Initial Thoughts and Ideas – Self Branding

I started by thinking about how I want to display myself to the design world aswell potential future clients. I also needed to think about how I might symbolise and summerize my personality in a small, simple yet impactful way. Below is a mind map I produced demonstrating my thought process.

One particular aspect of design I love is photography and feel this should feature prominently in my logo. I thought about the key compents that make photography possible. I sketched ideas in order to visulise quickly and clearly.

 Something that stood out for me was apeture. I love the design element of the shutter of thr camera. The blades have such a dynamic look to them, and is quite easily recognised by fellow photographers and designers.

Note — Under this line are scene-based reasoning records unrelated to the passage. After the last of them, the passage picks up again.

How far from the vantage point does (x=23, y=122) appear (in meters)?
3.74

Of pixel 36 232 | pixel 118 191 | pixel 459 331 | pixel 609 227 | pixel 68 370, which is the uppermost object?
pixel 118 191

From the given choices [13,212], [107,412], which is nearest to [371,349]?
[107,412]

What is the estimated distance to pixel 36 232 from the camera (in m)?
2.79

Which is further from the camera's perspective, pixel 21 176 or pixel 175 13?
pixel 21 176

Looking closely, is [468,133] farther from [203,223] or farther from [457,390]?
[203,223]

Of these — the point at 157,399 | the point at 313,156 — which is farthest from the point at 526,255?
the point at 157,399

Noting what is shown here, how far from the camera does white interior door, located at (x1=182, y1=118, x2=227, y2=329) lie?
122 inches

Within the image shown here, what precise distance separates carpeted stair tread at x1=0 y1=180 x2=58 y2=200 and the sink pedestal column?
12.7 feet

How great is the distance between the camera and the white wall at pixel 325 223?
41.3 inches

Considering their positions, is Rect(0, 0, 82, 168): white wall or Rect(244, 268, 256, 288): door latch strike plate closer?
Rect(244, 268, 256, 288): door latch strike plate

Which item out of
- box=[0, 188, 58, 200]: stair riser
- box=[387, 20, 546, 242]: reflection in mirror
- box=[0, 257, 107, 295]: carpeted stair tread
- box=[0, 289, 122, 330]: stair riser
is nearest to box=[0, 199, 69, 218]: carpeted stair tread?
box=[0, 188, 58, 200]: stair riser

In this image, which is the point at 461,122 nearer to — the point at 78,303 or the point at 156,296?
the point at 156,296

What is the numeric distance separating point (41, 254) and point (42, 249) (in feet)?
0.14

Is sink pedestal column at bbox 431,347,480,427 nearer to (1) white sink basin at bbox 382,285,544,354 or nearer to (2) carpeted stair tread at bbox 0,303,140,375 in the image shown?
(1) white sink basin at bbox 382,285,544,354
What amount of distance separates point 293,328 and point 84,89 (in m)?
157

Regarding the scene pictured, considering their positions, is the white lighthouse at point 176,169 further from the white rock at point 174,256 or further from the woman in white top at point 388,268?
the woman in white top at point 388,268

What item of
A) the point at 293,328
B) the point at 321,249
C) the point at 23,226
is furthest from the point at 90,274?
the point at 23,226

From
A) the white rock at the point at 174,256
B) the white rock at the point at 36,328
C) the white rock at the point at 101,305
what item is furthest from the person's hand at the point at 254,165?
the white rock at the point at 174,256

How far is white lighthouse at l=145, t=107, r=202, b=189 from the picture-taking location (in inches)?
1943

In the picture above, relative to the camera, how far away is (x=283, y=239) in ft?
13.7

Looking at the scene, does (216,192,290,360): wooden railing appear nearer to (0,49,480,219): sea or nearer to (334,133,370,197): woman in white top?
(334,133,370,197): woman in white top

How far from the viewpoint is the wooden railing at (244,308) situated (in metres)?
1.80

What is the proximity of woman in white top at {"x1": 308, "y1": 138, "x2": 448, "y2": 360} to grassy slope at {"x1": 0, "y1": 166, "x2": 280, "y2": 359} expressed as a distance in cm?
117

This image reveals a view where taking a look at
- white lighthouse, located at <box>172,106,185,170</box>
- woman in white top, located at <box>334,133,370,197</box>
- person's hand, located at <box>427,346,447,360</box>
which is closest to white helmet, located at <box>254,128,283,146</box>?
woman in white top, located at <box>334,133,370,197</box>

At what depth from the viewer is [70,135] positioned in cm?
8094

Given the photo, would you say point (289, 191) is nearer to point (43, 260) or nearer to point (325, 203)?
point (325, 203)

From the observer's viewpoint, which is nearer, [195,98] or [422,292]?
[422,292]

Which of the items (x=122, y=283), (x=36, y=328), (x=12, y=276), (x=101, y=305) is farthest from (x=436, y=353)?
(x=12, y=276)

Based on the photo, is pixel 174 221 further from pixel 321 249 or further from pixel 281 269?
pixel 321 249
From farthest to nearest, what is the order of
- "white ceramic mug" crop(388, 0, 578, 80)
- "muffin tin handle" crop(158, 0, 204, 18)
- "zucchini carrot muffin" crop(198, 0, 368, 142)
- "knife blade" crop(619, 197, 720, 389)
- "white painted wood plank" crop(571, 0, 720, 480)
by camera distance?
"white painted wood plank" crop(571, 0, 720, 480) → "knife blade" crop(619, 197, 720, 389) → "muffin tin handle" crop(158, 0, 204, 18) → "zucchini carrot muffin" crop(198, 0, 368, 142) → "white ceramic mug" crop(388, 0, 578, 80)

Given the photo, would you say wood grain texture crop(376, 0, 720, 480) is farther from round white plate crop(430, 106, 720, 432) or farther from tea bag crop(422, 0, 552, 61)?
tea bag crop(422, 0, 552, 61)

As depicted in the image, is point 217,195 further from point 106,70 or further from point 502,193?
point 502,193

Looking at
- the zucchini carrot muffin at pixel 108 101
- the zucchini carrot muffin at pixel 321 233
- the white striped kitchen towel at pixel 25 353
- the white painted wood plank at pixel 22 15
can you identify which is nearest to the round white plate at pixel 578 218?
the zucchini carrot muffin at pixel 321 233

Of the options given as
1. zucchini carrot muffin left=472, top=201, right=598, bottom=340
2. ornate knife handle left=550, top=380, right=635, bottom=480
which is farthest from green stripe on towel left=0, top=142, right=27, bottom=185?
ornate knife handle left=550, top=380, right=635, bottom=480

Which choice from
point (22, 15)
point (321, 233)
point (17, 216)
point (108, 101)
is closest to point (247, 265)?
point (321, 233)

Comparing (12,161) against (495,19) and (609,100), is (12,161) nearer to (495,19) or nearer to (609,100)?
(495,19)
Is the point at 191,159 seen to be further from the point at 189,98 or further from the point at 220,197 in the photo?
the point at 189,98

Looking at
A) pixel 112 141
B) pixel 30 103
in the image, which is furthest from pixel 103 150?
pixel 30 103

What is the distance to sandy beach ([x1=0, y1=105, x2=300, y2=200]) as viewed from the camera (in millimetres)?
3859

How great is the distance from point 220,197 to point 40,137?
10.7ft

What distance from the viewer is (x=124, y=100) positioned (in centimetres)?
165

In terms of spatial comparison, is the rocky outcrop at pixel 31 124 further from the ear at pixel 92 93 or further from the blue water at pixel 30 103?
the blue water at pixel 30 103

After finishing my celebrity branding, I learnt how difficult it is to design and align with irregular shapes. I felt these strong geometric shapes such as the circle and polygon, will align well with text and give structure and order to the design. 

I started to sketch out layouts of texts and how they may look on a business card. This was a great exersize as I could quickly see what would and wouldnt work. I thought about typefaces I may use, justifying why and where im using them.

Styles of Business Cards

I wanted to look at different styles of business card to generate ideas on the layout and design, and how all the different elements can be displayed clearly and systematically.

I really like the styling used below. The logo is in a street graffiti style, which has connotations of rebellion and  contradiction to societies beliefs. To add contrast, the designer has used a bold, contemporary sans serif typeface, and uses block capitals which is something that I haven’t seen before. Usually, the informative parts of information and displayed in a serif typeface to improve readability and connote formality.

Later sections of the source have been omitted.